Work task: The pictures must be left out, while the rest of the data is copied exactly.

=======

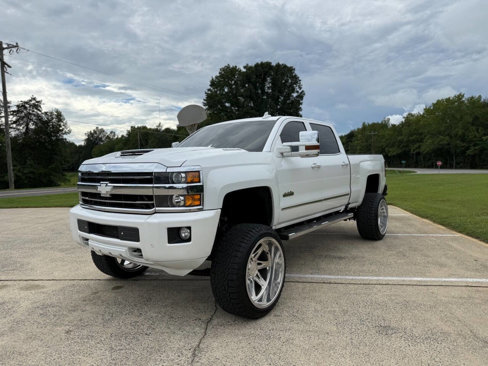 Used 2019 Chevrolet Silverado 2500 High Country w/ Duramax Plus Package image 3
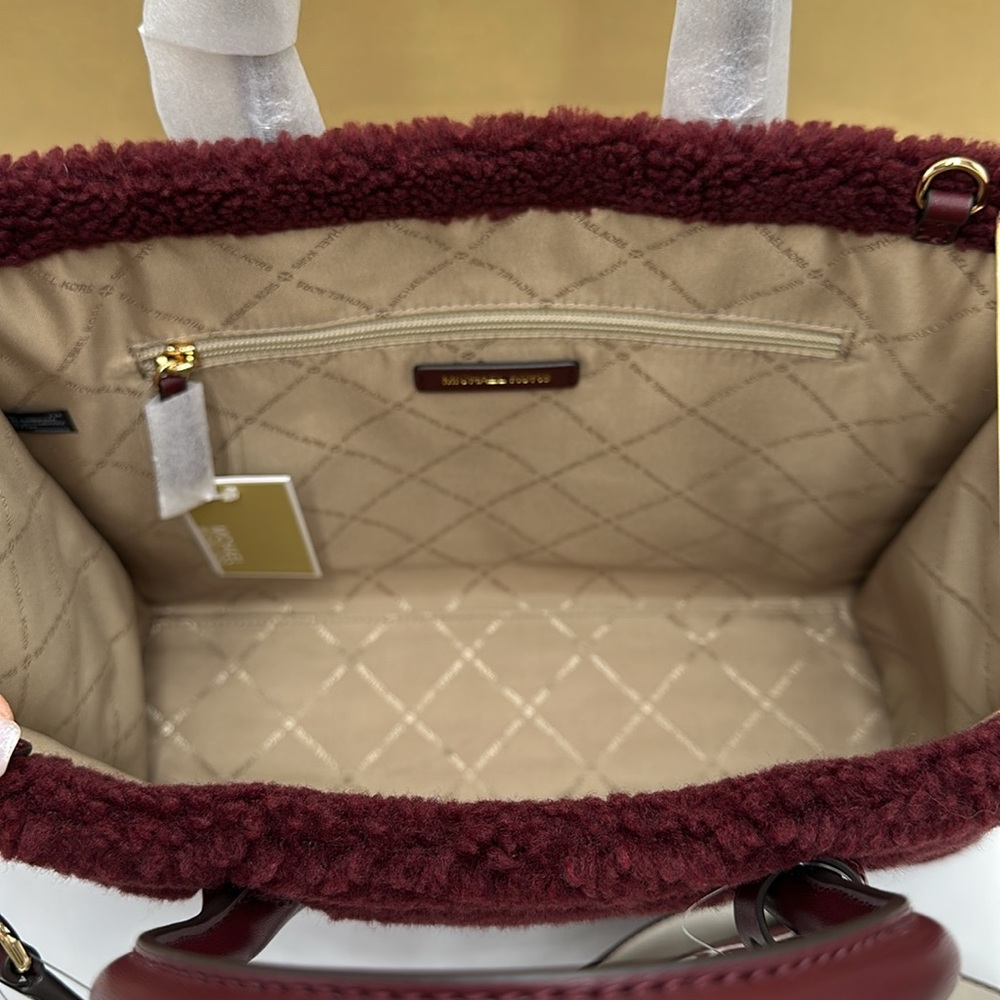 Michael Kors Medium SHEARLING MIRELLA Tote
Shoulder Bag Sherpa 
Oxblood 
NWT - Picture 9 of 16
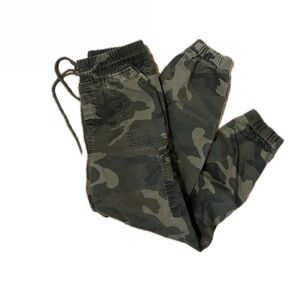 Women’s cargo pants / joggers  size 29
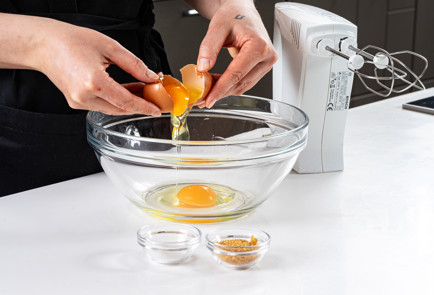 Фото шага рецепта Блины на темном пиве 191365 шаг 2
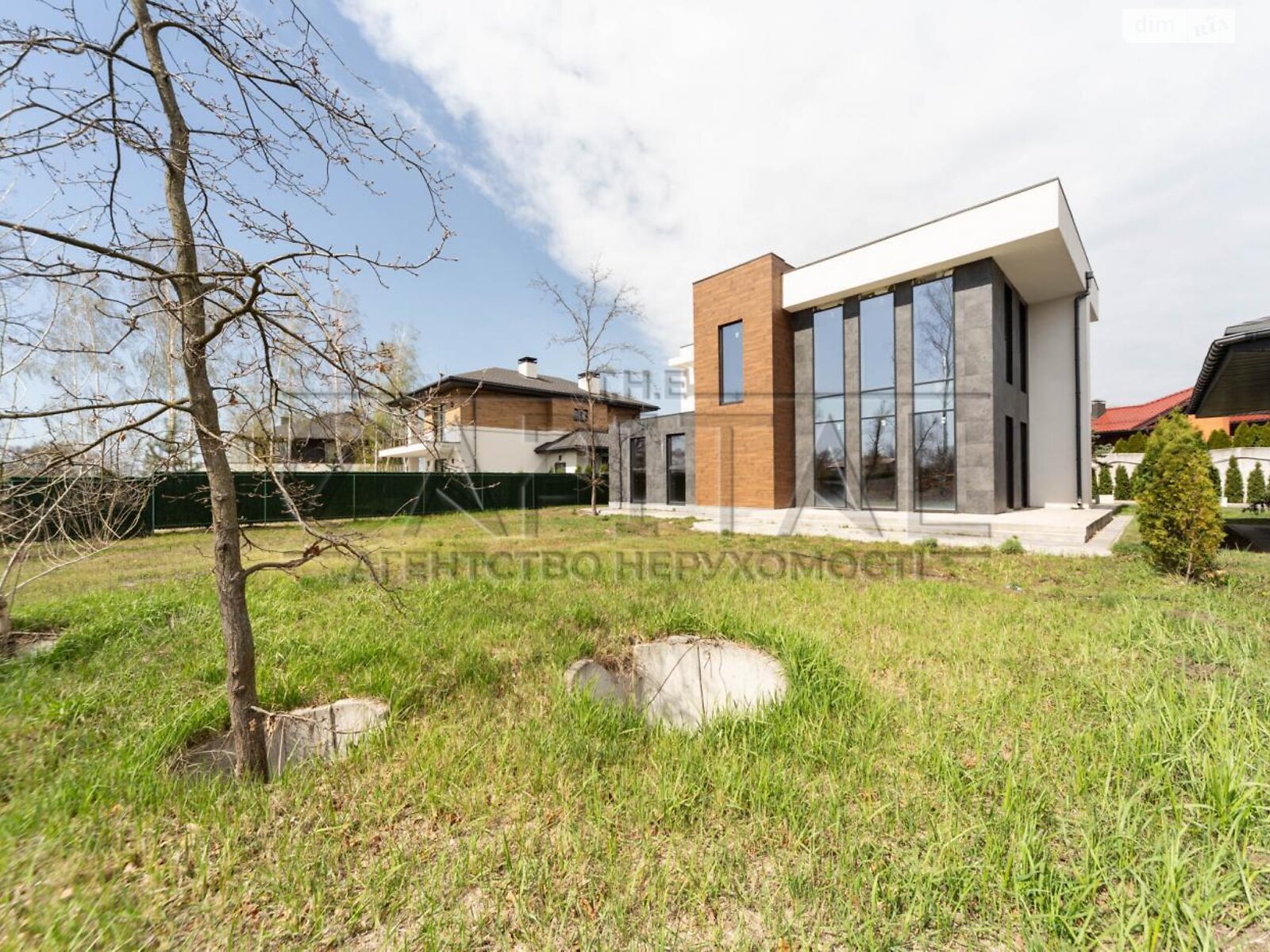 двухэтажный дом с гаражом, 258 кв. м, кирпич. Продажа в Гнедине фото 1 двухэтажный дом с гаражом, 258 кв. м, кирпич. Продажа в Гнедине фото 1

=======

Response:
 Used 2019 Chevrolet Silverado 2500 High Country w/ Duramax Plus Package image 3
 Michael Kors Medium SHEARLING MIRELLA Tote
Shoulder Bag Sherpa 
Oxblood 
NWT - Picture 9 of 16
 Women’s cargo pants / joggers  size 29
 Фото шага рецепта Блины на темном пиве 191365 шаг 2
 двухэтажный дом с гаражом, 258 кв. м, кирпич. Продажа в Гнедине фото 1 двухэтажный дом с гаражом, 258 кв. м, кирпич. Продажа в Гнедине фото 1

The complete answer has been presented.